The industrial slowdown due to the COVID-19 pandemic has not curbed record levels of greenhouse gases which are trapping heat in the atmosphere, increasing temperatures and driving more extreme weather, ice melt, sea-level rise and ocean acidification, according to the World Meteorological Organization (WMO).
The lockdown has cut emissions of many pollutants and greenhouse gases such as carbon dioxide. But any impact on CO2 concentrations - the result of cumulative past and current emissions - is in fact no bigger than the normal year to year fluctuations in the carbon cycle and the high natural variability in carbon sinks like vegetation.
Carbon dioxide levels saw another growth spurt in 2019 and the annual global average breached the significant threshold of 410 parts per million, according to the WMO Greenhouse Gas Bulletin. The rise has continued in 2020. Since 1990, there has been a 45% increase in total radiative forcing – the warming effect on the climate - by long-lived greenhouse gases, with CO2 accounting for four fifths of this.
“Carbon dioxide remains in the atmosphere for centuries and in the ocean for even longer. The last time the Earth experienced a comparable concentration of CO2 was 3-5 million years ago, when the temperature was 2-3°C warmer and sea level was 10-20 meters higher than now. But there weren’t 7.7 billion inhabitants,” said WMO Secretary-General Professor Petteri Taalas.
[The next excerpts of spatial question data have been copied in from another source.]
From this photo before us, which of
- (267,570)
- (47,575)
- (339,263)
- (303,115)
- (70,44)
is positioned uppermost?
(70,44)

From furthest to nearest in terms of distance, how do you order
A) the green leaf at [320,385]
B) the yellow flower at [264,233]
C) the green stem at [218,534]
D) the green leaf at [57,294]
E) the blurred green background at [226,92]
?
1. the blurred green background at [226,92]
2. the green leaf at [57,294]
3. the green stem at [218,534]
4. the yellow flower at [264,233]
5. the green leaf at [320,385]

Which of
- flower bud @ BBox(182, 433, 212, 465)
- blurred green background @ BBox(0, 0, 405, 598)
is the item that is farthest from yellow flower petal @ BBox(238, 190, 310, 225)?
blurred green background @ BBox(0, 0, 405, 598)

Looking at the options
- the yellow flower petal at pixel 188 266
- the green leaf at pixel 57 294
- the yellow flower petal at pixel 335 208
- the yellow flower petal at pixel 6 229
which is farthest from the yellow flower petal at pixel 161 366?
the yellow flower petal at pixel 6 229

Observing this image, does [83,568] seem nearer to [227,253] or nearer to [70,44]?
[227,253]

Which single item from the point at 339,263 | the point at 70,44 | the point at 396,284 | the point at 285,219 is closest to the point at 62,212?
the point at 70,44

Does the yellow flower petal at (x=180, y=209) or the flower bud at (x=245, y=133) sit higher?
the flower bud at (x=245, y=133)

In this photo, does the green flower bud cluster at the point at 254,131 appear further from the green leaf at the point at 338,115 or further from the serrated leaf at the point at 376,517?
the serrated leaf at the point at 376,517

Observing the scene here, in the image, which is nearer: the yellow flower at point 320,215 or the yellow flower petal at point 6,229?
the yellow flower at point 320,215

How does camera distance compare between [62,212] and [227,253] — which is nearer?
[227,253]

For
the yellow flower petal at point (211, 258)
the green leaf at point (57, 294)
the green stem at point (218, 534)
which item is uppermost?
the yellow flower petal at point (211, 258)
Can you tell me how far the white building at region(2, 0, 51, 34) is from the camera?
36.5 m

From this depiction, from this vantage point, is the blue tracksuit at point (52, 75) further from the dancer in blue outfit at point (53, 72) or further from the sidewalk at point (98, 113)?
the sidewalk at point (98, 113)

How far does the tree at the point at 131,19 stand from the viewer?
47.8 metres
“We breached the global threshold of 400 parts per million in 2015. And just four years later, we crossed 410 ppm. Such a rate of increase has never been seen in the history of our records. The lockdown-related fall in emissions is just a tiny blip on the long-term graph. We need a sustained flattening of the curve,” said Prof Taalas.
“The COVID-19 pandemic is not a solution for climate change. However, it does provide us with a platform for more sustained and ambitious climate action to reduce emissions to net zero through a complete transformation of our industrial, energy and transport systems. The needed changes are economically affordable and technically possible and would affect our everyday life only marginally. It is to be welcomed that a growing number of countries and companies have committed themselves to carbon neutrality,” he said. “There is no time to lose.”